But seriously, I agree that it's better to get a grainy shot than a blurry, unusable shot. While a grainy shot may not look its best when you blow it up, it's still viewable and you can make out what the image is of, something that you may have trouble with if you shoot at a lower ISO. Also, remember that you can always use noise reduction software after the fact (I'd recommend using Noise Ninja, it works excellently and is available as a plugin for Photoshop or a standalone), while a blurred photo is generally unsalvageable.

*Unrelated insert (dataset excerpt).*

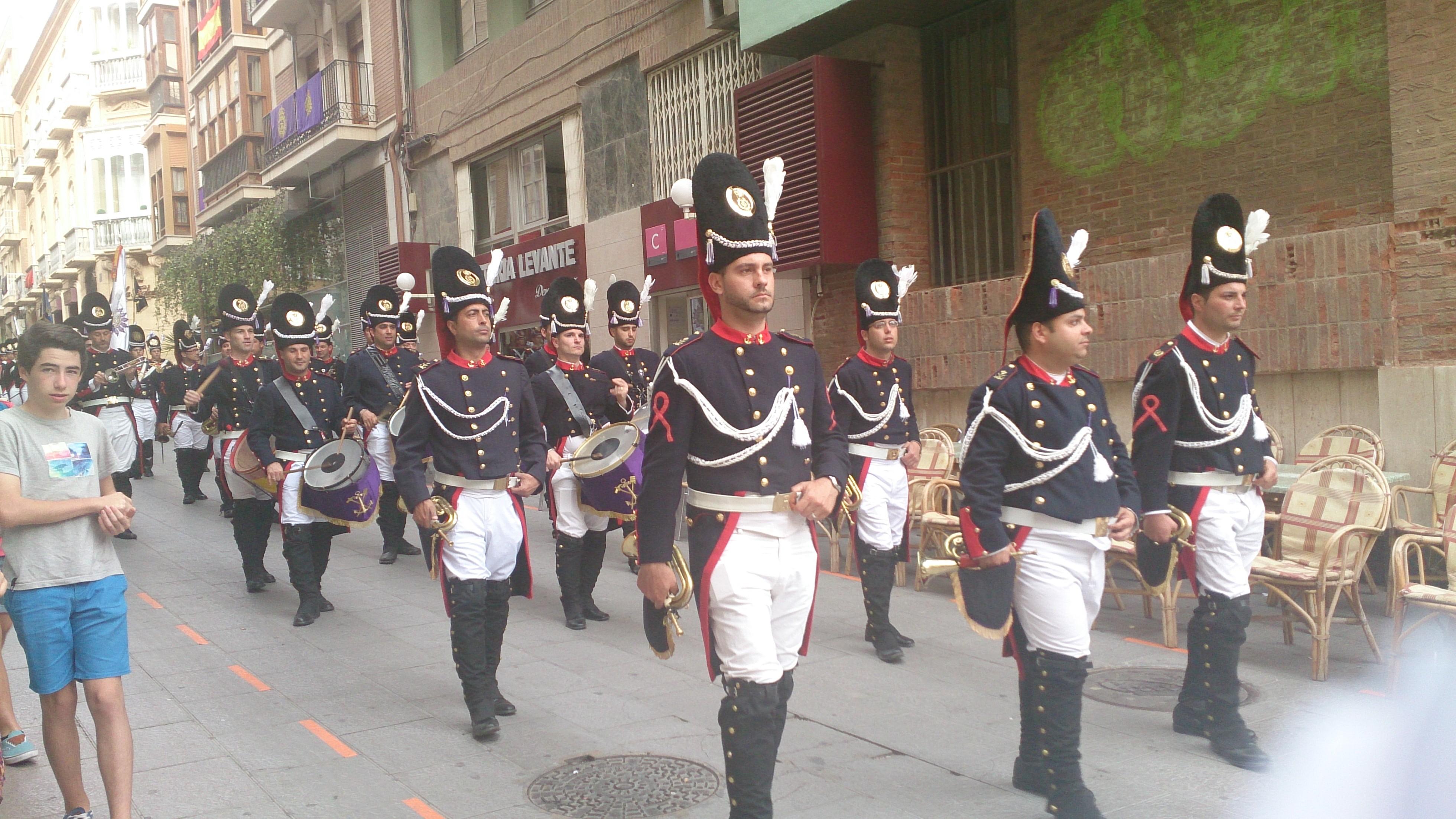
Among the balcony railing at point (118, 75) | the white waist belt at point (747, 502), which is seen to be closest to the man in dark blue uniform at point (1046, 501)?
the white waist belt at point (747, 502)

Gear: 7 Nikon Nikkor AI-S and AF-S lenses, SB-700 flash, Nikon D7000, Nikon FM, variety of accessories

"There are no rules for good photographs, there are only good photographs."
- Ansel Adams

 Post subject:
PostPosted: Tue Sep 20, 2011 12:26 pm 
I agree with the advice already given, grainy is preferable to blurred beyond recognition. You really need a 2.8f lens though for indoor shooting at long focal lengths and fast shutter speeds. Try to borrow or rent a Sigma 70-200 2.8f and see how that improves your shots. You don't need the more expensive IS version at shutter speeds faster than 200/250th second.
If you have the cash and intend to shoot a lot of these type of images then the Nikon 70-200 2.8f is the bees knees as far as optical quality is concerned but will be very front heavy and unbalanced on a D40. Good luck.